WHAT TO WORK ON:
• 1. In the forum thread about the Warbringer Maximus MKIII, edit the stretch from "## Old Man78" through "(Mar 18, 2008)" so that "head" becomes "helmet".
• 2. Transcribe the stretch of the listing from the line containing "What is the spatial" through the line containing "5. [293,210]", keeping every line unchanged.

# Warbringer Maximus MKIII



## Wookiepelt (Jan 29, 2013)

This is probably linked to an older post (I used our "search" function!) about Titan Manufactorum here but looks like it is now available for purchase from Tsipis Games, albeit a 3-week turnaround time... WOW!!!

Cost of this as stated in their site is:

Main body (no weapons) - 340 euros

Individual weapon option - 15 euros each

4 Shoulder Weapon Options:
Reaper Gatling
Missile Battery
Plasma Battery
Dual Pulveriser Cannon

6 Arm Weapon Options:
Suppression Cannon
Mega Gatling Cannon
Voltron Cammon
Plasma Cannon
Plasma Core Cannon
Iron Fist

I think I just found my PERFECT X'mas present!!!


----------



## Serpion5 (Mar 19, 2010)

So... Warlord?


----------



## Khorne's Fist (Jul 18, 2008)

That is pretty fucking sweet.


----------



## Tawa (Jan 10, 2010)

Serpion5 said:


> So... Warlord?


No, no. _Warbringer_..... :wink:


----------



## Serpion5 (Mar 19, 2010)

Tawa said:


> No, no. _Warbringer_..... :wink:


I think it's close enough. :wink:


----------



## Wookiepelt (Jan 29, 2013)

There's even a fan-made datasheet to go along with it!!!


----------



## gen.ahab (Dec 22, 2009)




----------



## Old Man78 (Nov 3, 2011)

The head makes it look like an extra from one of the old godzilla movies! Sweet model but me still prefares the old beetle back warlord!


----------



## bitsandkits (Mar 18, 2008)

The question is have they done enough to avoid a GW legal enema


----------



## Snokvor (Aug 3, 2014)

RECORDS SHOWN:
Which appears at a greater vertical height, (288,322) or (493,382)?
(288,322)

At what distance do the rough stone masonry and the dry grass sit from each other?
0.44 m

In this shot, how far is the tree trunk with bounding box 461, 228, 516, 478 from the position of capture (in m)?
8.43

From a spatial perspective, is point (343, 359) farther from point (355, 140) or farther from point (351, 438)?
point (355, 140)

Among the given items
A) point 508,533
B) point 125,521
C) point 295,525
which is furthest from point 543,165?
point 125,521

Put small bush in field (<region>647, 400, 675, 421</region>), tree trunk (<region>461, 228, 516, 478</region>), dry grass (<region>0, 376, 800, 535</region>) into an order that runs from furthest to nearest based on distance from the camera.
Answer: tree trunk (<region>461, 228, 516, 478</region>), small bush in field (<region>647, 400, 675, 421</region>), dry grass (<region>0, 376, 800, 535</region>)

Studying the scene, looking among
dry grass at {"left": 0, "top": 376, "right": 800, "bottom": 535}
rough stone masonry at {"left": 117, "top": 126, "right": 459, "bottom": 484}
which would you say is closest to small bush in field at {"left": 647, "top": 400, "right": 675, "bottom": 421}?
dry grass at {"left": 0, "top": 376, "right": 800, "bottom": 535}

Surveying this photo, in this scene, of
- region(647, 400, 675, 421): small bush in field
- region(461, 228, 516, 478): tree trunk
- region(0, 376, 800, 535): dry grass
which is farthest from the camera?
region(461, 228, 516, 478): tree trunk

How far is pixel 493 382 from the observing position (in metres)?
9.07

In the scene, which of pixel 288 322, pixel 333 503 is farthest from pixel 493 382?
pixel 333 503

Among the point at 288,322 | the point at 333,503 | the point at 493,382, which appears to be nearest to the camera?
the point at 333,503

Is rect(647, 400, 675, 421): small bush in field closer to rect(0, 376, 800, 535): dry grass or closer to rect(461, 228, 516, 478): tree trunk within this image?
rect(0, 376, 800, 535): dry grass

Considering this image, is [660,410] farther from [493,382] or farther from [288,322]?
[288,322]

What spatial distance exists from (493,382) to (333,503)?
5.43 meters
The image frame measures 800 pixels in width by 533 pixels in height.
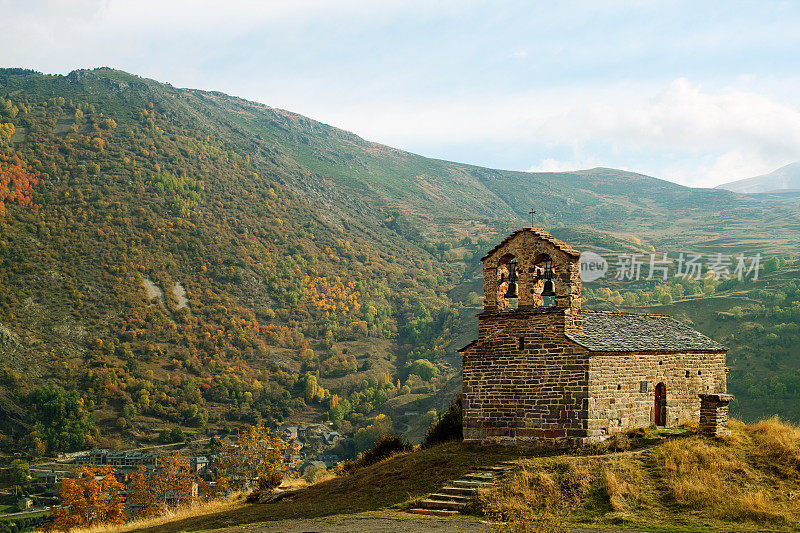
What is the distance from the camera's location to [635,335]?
27.5 metres

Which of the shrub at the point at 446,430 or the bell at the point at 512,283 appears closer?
the bell at the point at 512,283

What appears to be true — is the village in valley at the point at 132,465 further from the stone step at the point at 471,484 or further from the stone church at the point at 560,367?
the stone step at the point at 471,484

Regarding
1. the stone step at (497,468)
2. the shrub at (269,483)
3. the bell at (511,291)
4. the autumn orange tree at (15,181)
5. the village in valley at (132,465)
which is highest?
the autumn orange tree at (15,181)

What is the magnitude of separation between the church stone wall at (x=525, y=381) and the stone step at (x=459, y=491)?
14.7ft

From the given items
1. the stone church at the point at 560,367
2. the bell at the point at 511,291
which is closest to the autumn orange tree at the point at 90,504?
the stone church at the point at 560,367

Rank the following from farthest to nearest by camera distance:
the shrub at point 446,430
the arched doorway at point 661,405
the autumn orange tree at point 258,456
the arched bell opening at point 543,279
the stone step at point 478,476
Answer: the autumn orange tree at point 258,456 < the shrub at point 446,430 < the arched doorway at point 661,405 < the arched bell opening at point 543,279 < the stone step at point 478,476

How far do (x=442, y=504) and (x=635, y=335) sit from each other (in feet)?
36.2

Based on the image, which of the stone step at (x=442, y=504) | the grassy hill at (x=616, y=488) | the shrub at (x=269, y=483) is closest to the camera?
the grassy hill at (x=616, y=488)

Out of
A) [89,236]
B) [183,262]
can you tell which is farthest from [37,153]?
[183,262]

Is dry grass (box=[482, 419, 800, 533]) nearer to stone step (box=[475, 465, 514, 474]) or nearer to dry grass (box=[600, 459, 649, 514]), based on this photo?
dry grass (box=[600, 459, 649, 514])

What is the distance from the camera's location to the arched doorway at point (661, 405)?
27.0 metres

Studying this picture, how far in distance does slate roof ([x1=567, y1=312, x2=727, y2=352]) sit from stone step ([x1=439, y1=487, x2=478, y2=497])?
646 cm

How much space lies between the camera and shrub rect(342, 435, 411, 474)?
3119cm

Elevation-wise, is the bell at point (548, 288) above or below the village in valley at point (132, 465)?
above
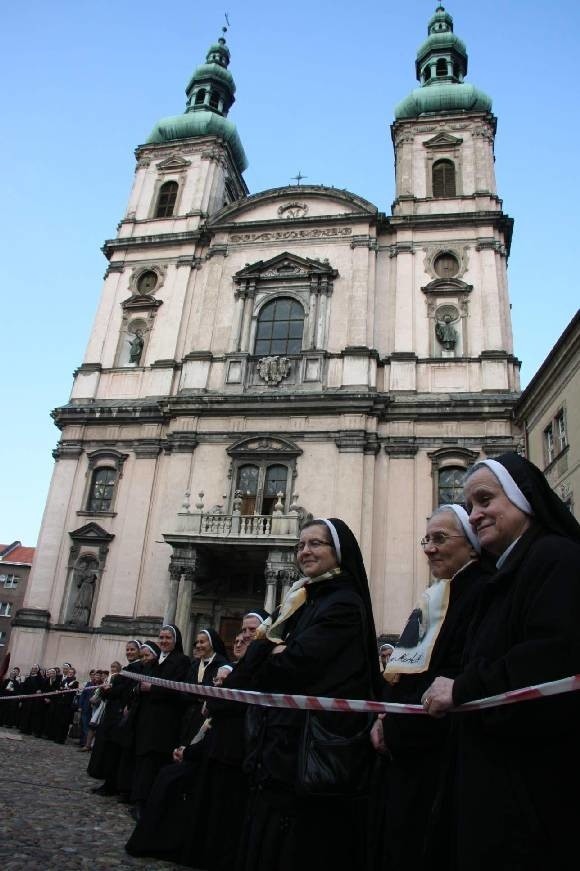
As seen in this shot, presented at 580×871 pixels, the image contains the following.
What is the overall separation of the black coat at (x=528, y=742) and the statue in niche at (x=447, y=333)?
20324mm

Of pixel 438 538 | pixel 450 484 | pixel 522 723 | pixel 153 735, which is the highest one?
pixel 450 484

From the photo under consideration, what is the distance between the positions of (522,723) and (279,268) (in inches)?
914

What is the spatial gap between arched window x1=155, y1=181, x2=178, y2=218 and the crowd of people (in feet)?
84.8

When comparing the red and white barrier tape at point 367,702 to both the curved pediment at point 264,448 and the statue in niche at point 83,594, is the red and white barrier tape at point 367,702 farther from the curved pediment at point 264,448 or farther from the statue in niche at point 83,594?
the statue in niche at point 83,594

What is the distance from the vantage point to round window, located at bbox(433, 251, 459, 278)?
2322 cm

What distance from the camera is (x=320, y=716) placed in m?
3.15

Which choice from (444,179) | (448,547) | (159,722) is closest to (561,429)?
(159,722)

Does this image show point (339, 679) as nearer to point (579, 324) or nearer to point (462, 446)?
point (579, 324)

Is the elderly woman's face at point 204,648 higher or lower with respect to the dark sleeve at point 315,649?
higher

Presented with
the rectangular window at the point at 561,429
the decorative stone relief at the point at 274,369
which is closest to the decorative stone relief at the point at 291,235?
the decorative stone relief at the point at 274,369

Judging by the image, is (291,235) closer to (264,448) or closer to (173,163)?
(173,163)

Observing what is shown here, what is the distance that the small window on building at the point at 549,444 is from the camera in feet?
56.3

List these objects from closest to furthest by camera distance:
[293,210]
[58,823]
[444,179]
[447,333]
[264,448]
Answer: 1. [58,823]
2. [264,448]
3. [447,333]
4. [444,179]
5. [293,210]

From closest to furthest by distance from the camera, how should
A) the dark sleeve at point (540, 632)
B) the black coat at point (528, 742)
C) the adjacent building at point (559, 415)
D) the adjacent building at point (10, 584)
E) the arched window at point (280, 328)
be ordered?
the black coat at point (528, 742)
the dark sleeve at point (540, 632)
the adjacent building at point (559, 415)
the arched window at point (280, 328)
the adjacent building at point (10, 584)
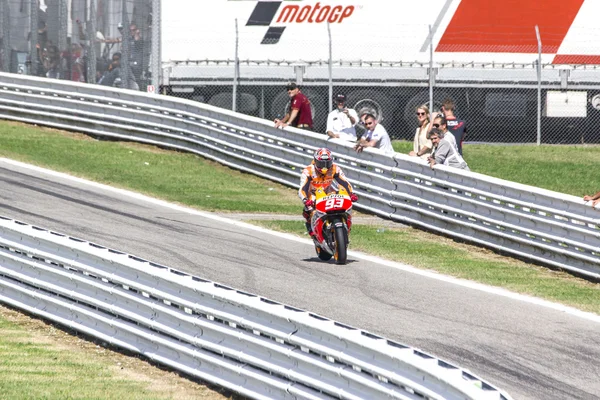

RESULTS OF THE EXERCISE:
• 1.
## Old Man78 (Nov 3, 2011)

The helmet makes it look like an extra from one of the old godzilla movies! Sweet model but me still prefares the old beetle back warlord!


----------



## bitsandkits (Mar 18, 2008)

• 2.
What is the spatial gap between arched window x1=155, y1=181, x2=178, y2=218 and the crowd of people (in feet)?
84.8

When comparing the red and white barrier tape at point 367,702 to both the curved pediment at point 264,448 and the statue in niche at point 83,594, is the red and white barrier tape at point 367,702 farther from the curved pediment at point 264,448 or farther from the statue in niche at point 83,594?
the statue in niche at point 83,594

What is the distance from the vantage point to round window, located at bbox(433, 251, 459, 278)?
2322 cm

What distance from the camera is (x=320, y=716) placed in m?
3.15

Which choice from (444,179) | (448,547) | (159,722) is closest to (561,429)?
(159,722)

Does this image show point (339, 679) as nearer to point (579, 324) or nearer to point (462, 446)?
point (579, 324)

Is the elderly woman's face at point 204,648 higher or lower with respect to the dark sleeve at point 315,649?
higher

Presented with
the rectangular window at the point at 561,429
the decorative stone relief at the point at 274,369
which is closest to the decorative stone relief at the point at 291,235?
the decorative stone relief at the point at 274,369

Judging by the image, is (291,235) closer to (264,448) or closer to (173,163)?
(173,163)

Observing what is shown here, what is the distance that the small window on building at the point at 549,444 is from the camera in feet?
56.3

List these objects from closest to furthest by camera distance:
[293,210]
[58,823]
[444,179]
[447,333]
[264,448]
Answer: 1. [58,823]
2. [264,448]
3. [447,333]
4. [444,179]
5. [293,210]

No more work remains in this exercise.